L'autoroute A 831 va se faire...
Par Gilles Héluin le mercredi 23 juin 2010, 06:45 - Environnement - Lien permanent
Il y a quelques mois je vous présentais l'étude de préservation de la biodiversité de la future autoroute A 831qui a été confiée à la Ligue pour la Protection des Oiseaux (LPO). Voir mon billet ici.

La LPO a rendu un "pré-rapport" et Dominique Bussereau l'a affirmé le 21
juin :
l'autoroute A 831 reliant Fontenay-le-Comte à Rochefort va bel et bien
voir le jour.
« Les conditions environnementales posées par la LPO dans son pré-rapport permettent de poursuivre le projet, assure le président du Conseil Général. L'évaluation des surcoûts liés aux aménagements préconisés n'est pas finalisée, mais s'il y en a, nous sommes prêts à les assumer avec la Vendée. Comme la déclaration d'enquête publique a déjà été signée, l'A 831 ne figurera pas dans le schéma d'infrastructure national en fin d'année, mais l'appel aux concessionnaires va pouvoir être lancé. Le directeur de cabinet du Premier ministre vient de me le confirmer : maintenant on peut le dire, l'autoroute se fera… »
Le rapport final de la LPO sera rendu début juillet. Michel Métais, directeur de la LPO précise : « Il est hors de question d'évoquer le contenu du rapport alors que sa version définitive n'a pas été rendue. Mais l'idée générale est simple : il s'agissait pour nous de travailler au respect des directives Oiseaux, Habitats, Natura 2000, et d'être en phase avec le Grenelle de l'environnement. En restant fidèles à la déclaration d'utilité publique de 2005, nous avons été force de proposition pour faire en sorte que cette autoroute constitue un corridor au sein duquel la continuité écologique soit assurée : pas de rupture de réseau naturel, qu'il s'agisse d'hydraulique, de zones boisées ou de prairies naturelles. D'un projet initial qui ne tablait que sur des déblais/remblais, nous avons ainsi, parmi un ensemble de solutions, proposé du pilotis pour certains segments ».

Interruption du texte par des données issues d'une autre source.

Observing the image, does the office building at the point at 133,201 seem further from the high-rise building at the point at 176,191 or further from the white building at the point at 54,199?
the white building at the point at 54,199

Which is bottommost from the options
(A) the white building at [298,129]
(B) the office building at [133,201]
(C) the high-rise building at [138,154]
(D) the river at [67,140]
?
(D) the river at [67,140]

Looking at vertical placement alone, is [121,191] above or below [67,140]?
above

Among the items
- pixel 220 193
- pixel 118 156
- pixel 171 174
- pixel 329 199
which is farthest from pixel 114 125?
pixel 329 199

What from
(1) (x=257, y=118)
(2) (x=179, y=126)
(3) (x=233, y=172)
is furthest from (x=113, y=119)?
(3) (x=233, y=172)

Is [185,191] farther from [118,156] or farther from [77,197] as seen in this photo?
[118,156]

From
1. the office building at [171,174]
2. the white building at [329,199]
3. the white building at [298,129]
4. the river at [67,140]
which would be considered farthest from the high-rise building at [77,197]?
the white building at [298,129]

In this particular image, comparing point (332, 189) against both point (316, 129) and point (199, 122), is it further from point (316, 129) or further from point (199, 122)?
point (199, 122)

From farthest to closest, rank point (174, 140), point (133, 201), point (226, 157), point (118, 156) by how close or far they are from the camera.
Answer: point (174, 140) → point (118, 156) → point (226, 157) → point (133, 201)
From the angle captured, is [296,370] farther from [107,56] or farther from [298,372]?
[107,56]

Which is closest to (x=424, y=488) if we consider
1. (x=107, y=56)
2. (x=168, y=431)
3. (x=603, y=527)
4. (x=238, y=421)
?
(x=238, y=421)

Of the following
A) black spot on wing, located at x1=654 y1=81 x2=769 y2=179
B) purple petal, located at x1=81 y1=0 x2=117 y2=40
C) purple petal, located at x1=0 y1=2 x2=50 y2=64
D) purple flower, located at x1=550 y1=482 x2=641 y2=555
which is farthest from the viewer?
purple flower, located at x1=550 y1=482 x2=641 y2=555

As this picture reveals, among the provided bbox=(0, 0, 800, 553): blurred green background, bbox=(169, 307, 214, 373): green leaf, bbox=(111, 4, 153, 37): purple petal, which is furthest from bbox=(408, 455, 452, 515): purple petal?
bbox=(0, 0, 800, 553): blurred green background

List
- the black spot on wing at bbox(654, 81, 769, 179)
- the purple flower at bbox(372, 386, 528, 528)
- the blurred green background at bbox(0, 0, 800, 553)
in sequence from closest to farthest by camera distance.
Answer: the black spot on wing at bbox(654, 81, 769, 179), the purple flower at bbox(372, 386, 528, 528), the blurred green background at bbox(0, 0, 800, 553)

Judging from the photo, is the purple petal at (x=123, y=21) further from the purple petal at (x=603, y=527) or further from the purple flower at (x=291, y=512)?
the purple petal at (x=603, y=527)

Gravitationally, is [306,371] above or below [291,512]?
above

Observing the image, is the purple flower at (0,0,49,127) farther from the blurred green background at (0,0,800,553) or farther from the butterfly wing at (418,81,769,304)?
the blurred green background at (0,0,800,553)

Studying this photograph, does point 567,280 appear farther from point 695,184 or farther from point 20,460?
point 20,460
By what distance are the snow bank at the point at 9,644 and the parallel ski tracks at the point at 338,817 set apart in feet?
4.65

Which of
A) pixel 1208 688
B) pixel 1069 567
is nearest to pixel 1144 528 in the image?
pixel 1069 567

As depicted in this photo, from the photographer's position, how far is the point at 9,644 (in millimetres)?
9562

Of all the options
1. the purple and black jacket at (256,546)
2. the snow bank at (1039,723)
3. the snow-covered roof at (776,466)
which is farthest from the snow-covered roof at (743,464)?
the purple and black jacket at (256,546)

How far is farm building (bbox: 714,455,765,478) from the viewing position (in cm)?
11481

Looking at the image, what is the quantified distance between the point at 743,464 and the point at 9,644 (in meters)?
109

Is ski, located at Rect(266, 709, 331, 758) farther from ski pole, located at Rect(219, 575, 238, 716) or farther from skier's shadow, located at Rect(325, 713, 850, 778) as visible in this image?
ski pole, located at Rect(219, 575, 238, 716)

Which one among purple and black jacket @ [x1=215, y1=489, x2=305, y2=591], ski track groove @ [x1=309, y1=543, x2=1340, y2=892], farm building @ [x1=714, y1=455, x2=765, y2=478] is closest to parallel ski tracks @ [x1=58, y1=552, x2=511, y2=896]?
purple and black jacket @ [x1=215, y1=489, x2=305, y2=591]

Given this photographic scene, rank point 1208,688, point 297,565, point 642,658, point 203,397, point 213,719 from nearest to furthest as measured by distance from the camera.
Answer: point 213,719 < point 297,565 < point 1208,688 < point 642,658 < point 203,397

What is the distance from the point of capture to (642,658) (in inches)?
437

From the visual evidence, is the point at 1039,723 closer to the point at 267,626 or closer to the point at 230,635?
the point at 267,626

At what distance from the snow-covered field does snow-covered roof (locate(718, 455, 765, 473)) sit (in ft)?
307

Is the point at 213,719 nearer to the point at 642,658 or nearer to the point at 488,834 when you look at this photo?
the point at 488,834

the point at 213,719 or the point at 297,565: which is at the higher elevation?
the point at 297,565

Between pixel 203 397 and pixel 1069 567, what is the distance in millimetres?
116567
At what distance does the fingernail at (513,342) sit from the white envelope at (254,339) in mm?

Nelly Verdier, Présidente de l'association "Bien vivre en Aunis" et opposante
de toujours à l'A 831, est très critique au regard de la mission confiée à la
LPO et facturée 100 000 euros, « marchandée en échange de la gestion de la
baie de l'Aiguillon ». « Si la LPO faisait son boulot, l'autoroute ne
pourrait tout simplement pas passer », lance-t-elle, fustigeant un projet
« du siècle dernier », imaginé en fonction de prévisions de trafic qui
sont aujourd'hui « démenties par la réalité ».
Source : Sud
Ouest.
Mon avis
Je vous avais donné mon sentiment début février et je n'ai pas changé d'avis : « Nous avons là un exemple frappant de la difficulté à se situer entre force de contestation et force de proposition. A un certain point il n'est plus possible d'aller dans le sens de certains projets, même en proposant des mesures visant à en réduire les impacts.»
Le président du Conseil général se dit prêt à assumer les surcoûts liés aux
aménagements préconisés, s'il y en a.
Hé bien oui, forcément il a en a.
Que faut-il comprendre avec cette annonce ?
J'ose imaginer que la LPO n'aura pas minimisé les mesures nécessaires et que
les Conseil général et la région les réaliseront tous.
Allez savoir pourquoi j'ai des doutes sur tout cela !
En tout cas, en tant que bénévole LPO, une fois encore, je déplore que
l'association ait accepté cette mission.
Certes la LPO est compétente pour l'assurer.
Probablement vaut-il mieux que ce soit elle qui la mène, plutôt qu'un cabinet
d'études à la solde des pouvoirs publics.
Mais attention, qu'on ne me donne aucune preuve de compromission de
l'association...
Je reste convaincu que tout nouvelle grande infrastructure routière
représente un non sens vis à vis de l'avenir.